Pág. 9 - Florzinha

Comentário
Professora de Literatura Maria Granzoto da Silva
Arapongas - Paraná




Florzinha
(José Antonio Jacob)

Eu andava contente até então,
Nem de longe pensava em desamor,
Eis que de um ramo despencou-se ao chão
A pálida corola de uma flor.

E quem tocou de dor sem compaixão
Essa frágil florinha já sem cor:
A leve brisa em crise de tufão
Ou a inquieta avezinha sem amor?

Então, pequena flor é bem assim?
Enquanto o tempo mais afasta o Outrora
O dia nos declina para o fim.

Cada encontro é uma nova despedida...
E o pesar é a moldura que decora
A paisagem feliz da nossa vida.





Introdução

Salvo ledo engano, a série “Uma Temporada na Roça” começou com “As Formigas”. Se não o foi, pelo menos sei o que é sentir-se no centro de um formigueiro! Tão diferente de “Florzinha”! As poesias de José Antonio Jacob que compõem a série estabelecem o elo entre os tempos e os seres. Segundo Bakhtin (2003), exprime com precisão o quanto cada um de nós precisa do outro para se ver a si próprio e então encontrar o verdadeiro sentido da vida:

“Quando contemplo um homem situado fora de mim e à minha frente, nossos horizontes concretos, tais como são efetivamente vividos por nós dois, não coincidem. Por mais perto de mim que possa estar esse outro, sempre verei e saberei algo que ele próprio, na posição que ocupa, e que o situa fora de mim e à minha frente, não pode ver: as partes de seu corpo inacessíveis ao seu próprio olhar - a cabeça, o rosto, a expressão do rosto -, o mundo ao qual ele dá as costas, toda uma série de objetos e de relações que, em função da respectiva relação em que podemos situar-nos, são acessíveis a mim e inacessíveis a ele. Quando estamos nos olhando, dois mundos diferentes se refletem na pupila dos nossos olhos.” (p. 43).

O terreno da memória é delicado por si próprio e, por isso exige também delicadeza da parte daquele que se aventura em explorá-lo. E foi o que o poeta fez em sua “Temporada na Roça”!

O título

Aqui o pensamento se estende por uma infinidade de significações! A utilização do diminutivo pode gerar valores consoantes às intenções do poeta. Alguns dos autores de Gramáticas Normativas ressaltam que o morfema indicador de grau diminutivo pode admitir diferentes valores. Rocha Lima afirma que “em regra, os diminutivos encerram idéias de carinho; (...) Há também alguns que funcionam como pejorativos, como em ‘livreco’, mulherzinha, doninha...

● **O que fazer**
1) Reproduza fielmente a passagem do comentário sobre “Florzinha” que vai de “Eu andava contente” até “é bem assim?”.
2) Segundo o comentário sobre “Florzinha”, que ideias Rocha Lima afirma que os diminutivos, em regra, encerram?
3) Dê prosseguimento ao comentário sobre “Florzinha” a partir do ponto em que ele se interrompe.

● **Dados brutos**
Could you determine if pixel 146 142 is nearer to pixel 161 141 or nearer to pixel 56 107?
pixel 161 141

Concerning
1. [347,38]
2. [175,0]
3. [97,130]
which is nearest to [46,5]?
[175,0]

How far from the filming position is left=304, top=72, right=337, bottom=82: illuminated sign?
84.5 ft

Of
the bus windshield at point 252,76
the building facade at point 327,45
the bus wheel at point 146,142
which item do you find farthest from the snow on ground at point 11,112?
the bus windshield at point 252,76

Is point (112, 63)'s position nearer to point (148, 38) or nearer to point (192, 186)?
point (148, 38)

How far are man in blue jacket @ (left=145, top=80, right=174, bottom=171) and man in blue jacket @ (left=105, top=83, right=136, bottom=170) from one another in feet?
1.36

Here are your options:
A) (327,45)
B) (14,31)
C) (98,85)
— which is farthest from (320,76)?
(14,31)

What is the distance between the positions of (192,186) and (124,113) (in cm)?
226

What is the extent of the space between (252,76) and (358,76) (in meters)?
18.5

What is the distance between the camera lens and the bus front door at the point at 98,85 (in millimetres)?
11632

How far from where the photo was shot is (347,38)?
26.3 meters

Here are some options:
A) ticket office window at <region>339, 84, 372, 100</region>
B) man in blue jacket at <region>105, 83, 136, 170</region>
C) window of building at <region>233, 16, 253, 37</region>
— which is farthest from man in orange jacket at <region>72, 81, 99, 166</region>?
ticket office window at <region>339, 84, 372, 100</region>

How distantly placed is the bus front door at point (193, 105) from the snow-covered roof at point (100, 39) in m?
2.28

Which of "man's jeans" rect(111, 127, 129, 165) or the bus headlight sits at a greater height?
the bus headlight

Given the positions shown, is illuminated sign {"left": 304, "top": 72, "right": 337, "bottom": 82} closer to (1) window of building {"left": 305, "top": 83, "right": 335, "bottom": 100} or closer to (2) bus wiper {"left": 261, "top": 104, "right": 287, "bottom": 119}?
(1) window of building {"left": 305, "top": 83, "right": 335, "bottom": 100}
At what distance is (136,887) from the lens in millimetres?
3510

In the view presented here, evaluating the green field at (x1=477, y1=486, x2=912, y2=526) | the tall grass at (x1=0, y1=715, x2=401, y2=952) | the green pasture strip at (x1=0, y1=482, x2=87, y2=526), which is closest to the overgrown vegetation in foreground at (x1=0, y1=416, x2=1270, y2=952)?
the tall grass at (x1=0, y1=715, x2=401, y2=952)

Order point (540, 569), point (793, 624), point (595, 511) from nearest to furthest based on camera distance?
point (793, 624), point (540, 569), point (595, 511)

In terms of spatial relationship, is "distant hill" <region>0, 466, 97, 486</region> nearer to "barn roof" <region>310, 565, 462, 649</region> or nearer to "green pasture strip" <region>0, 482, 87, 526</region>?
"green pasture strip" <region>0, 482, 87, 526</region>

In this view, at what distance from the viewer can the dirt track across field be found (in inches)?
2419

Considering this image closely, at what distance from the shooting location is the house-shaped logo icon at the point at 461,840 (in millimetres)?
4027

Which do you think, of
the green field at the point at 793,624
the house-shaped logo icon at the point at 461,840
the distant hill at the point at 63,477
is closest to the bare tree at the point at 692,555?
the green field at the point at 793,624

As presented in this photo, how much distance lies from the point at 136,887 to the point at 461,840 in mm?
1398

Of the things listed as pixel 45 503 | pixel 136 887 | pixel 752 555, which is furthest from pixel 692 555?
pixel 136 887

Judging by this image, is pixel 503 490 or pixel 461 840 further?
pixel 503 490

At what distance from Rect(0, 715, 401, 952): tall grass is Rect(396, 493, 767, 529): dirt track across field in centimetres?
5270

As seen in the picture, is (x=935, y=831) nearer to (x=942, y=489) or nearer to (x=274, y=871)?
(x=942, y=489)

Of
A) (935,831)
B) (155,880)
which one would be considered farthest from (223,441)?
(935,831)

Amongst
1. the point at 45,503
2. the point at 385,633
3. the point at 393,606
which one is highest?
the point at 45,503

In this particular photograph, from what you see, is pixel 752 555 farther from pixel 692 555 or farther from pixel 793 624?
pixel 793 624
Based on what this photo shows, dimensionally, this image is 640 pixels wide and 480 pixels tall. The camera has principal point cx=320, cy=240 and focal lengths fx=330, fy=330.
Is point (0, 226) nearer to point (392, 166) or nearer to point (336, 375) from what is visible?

● **Respostas**
1)
Eu andava contente até então,
Nem de longe pensava em desamor,
Eis que de um ramo despencou-se ao chão
A pálida corola de uma flor.

E quem tocou de dor sem compaixão
Essa frágil florinha já sem cor:
A leve brisa em crise de tufão
Ou a inquieta avezinha sem amor?

Então, pequena flor é bem assim?

2) Ideias de carinho.

3)
Entretanto, como lembra Celso Cunha, “... se encontra no sufixo diminutivo um meio estilístico que elide a objetividade sóbria e severidade da linguagem, tornando-a mais flexível e amável, mas às vezes mais vaga”. O certo é que o campo semântico favorece a inserção de sufixos com determinada valoração semântica; Esse processo, como lembra Greimas, consiste em um único elemento mórfico conter mais de um valor, expressando mais de uma noção gramatical em um único morfema. Há, portanto, o que se entende por cumulação, podendo ser observada em contexto como “essa é a única pracinha da cidade”, em que o sufixo –inho/a detém, por cumulação, tanto a noção de diminutivo quanto a de afetividade. Em relação ao título deste belo soneto, a idéia é de carinho. Ressalte-se que coexistem as duas formas diminutivas: florzinha e florinha. Ainda alguns utilizam florezinhas, mas alguns gramáticos não a aceitam. Na mitologia,flora ( reino ao qual pertence a flor ) é a deusa da Primavera. Interessante lembrar aqui o aspecto científico, tendo em vista a conotação intrínseca contida no soneto. Uma flor (Latin flos, floris; Francês fleur; Inglês Flower), é o sistema reprodutivo de alguns tipos de plantas (plantas Magnoliofita, também chamadas angiospermas). Pode ser considerado também como um ramo modificado da planta para a função da reprodução em que os entre-nós se encontram reduzidos e em cujos nós se encontram estruturas que se podem considerar como folhas modificadas (pétalas). As flores contêm as estruturas reprodutivas da planta e sua função é produzir sementes.

Para esta reprodução, a flor se utiliza do vento e de animais e insetos que, ao entrar em contato com sua estrutura reprodutiva, levam o pólen para outras plantas. A esta dinâmica de fertilização das plantas chamou-se de polinização. As abelhas são os insetos mais popularmente conhecidos que realizam este trabalho tão importante para a natureza. Depois da fertilização, algumas flores de desenvolvem como frutos, que contém as sementes.
Permita-me reproduzir uma trova de Jeronimo Guimarães, parte de um seu poema: “Até nas flores se encontra/A diferença da sorte/Umas enfeitam a vida/Outras enfeitam a morte.” Mas vamos à “Florzinha” do poeta José Antonio Jacob, um mimo de soneto que nos traz tanto conhecimento e provoca sentimentos os mais inimagináveis!

O primeiro quarteto

Eu andava contente até então,
Nem de longe pensava em desamor,
Eis que de um ramo despencou-se ao chão
A pálida corola de uma flor.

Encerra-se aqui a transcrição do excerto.